If Georgia’s primaries on Tuesday are a preview of what COVID-era swing-state elections could look like in November, we’re in for a lot of problems.
“This election has been a catastrophe,” Kristen Clarke, president of the National Lawyers’ Committee for Civil Rights Under Law, told reporters. “If we view the primary election as a dry run for November, then Georgia gets an F today.”
Voters in and around Atlanta reported standing in line for hours as machines malfunctioned and precincts ran out of backup ballots during Tuesday’s primary. Clarke said many people were forced to go to the polls because they had not received the absentee ballots they requested.

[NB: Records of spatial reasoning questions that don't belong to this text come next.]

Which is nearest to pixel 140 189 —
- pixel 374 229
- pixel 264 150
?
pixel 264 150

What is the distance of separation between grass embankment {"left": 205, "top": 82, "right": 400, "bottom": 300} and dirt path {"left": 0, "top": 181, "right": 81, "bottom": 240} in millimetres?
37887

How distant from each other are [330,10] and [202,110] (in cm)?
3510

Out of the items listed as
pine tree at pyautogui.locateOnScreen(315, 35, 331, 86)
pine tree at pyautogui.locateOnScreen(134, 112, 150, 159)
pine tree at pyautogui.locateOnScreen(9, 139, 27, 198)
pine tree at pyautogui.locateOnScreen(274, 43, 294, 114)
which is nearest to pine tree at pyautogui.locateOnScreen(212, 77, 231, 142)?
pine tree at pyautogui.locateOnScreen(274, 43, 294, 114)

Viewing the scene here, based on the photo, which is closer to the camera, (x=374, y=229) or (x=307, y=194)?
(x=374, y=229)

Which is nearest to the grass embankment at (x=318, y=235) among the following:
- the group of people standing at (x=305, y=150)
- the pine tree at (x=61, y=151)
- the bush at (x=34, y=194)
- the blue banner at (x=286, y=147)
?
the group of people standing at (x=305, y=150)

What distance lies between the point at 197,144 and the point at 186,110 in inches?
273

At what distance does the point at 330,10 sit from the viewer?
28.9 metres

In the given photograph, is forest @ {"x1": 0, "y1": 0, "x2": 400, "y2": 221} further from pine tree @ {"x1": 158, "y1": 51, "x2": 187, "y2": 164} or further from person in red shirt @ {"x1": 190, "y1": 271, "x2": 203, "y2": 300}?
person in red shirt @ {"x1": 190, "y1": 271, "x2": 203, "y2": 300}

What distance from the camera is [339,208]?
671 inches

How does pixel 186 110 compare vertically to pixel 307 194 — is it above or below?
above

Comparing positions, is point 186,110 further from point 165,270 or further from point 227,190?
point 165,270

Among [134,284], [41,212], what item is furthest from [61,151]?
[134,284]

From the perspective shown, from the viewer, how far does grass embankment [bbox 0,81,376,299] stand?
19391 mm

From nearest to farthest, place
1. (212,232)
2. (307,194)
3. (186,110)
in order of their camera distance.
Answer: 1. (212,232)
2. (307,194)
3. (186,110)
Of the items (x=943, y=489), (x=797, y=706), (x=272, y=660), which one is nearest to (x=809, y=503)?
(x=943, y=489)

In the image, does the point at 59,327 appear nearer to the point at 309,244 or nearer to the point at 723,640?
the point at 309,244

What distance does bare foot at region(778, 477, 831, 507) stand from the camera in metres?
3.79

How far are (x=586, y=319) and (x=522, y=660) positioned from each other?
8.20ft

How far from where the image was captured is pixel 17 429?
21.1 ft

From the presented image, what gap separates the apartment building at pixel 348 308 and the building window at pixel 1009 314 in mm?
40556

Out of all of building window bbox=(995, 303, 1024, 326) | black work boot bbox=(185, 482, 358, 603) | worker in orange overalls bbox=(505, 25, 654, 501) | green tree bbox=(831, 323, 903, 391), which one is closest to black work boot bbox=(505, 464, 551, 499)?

“This is ridiculous,” says Anita Heard, a 80-year-old who was first in line to vote at 6 this morning and is still waiting to cast her ballot. “Of course,” she says when I ask her if she plans to stay. “I worked for 40 years — where else am I going?” #gapol pic.twitter.com/4Cd8nwagG9
— Greg Bluestein (@bluestein) June 9, 2020
“Everything that could happen or go wrong has gone wrong so far,” Robb Pitts, the chair of the board of commissioners in Atlanta’s Fulton County, told the Atlanta Journal-Constitution. The problems, Pitts said, stemmed from a perfect storm surrounding the elections: the pandemic, nationwide protests against police brutality, fewer precincts being open, and problems with absentee ballots.
Republican Secretary of State Brad Raffensperger has tried to place the blame on county officials, and he announced that he’ll be launching an investigation. County officials have pushed back. DeKalb County Commissioner Steve Bradshaw said of Raffensperger, “I was raised that if you mess up, fess up.”
Georgia’s elections this year have high stakes, given that the state could be in play this fall in both presidential and Senate races. Among other offices, Democratic voters in Tuesday’s primary are picking their party’s challenger to Republican Sen. David Perdue. Jon Ossoff, who lost a highly publicized runoff election for the House in 2017, is the favorite to win. He reported waiting more than three hours to vote on Tuesday. State Sen. Nikema Williams waited for more than five hours, according to the New York Times.
Georgia had already delayed its March primary so that it could prepare to hold an election in the midst of a pandemic. It faced similar criticism of its voting procedures during the 2018 midterm election. As Mother Jones’ Ari Berman wrote at the time:
Thousands of Georgians had their registrations put on hold and weren’t sure if they’d be able to vote. Some voters were wrongly flagged as non-citizens; others had their ballots rejected because poll workers told them they had the wrong ID. Hundreds of polling places were shuttered before the election, and other precincts had four-hour lines. Absentee ballots were rejected because of signature mismatches or other minor errors. One Abrams adviser described it as “death by a thousand paper cuts.”
Earlier in the day, the Journal-Constitution reported that the voting process was so dysfunctional that people feared their votes wouldn’t be counted. “I just don’t want my ballot to end up in a dumpster,” said a voter outside Atlanta who had been waiting for more than 90 minutes. “We are all concerned.”